Exercise details —
Your job with the data below: print everything from the line that holds "Camiseta Kayaking faz-me molhado" down to the line that holds "tankpark6pw", ends included, exactly, and nothing else.

Records to process —
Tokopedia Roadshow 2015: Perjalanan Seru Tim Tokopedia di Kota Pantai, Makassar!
---
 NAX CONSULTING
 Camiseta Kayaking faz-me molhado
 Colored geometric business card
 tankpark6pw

Reply —
 Camiseta Kayaking faz-me molhado
 Colored geometric business card
 tankpark6pw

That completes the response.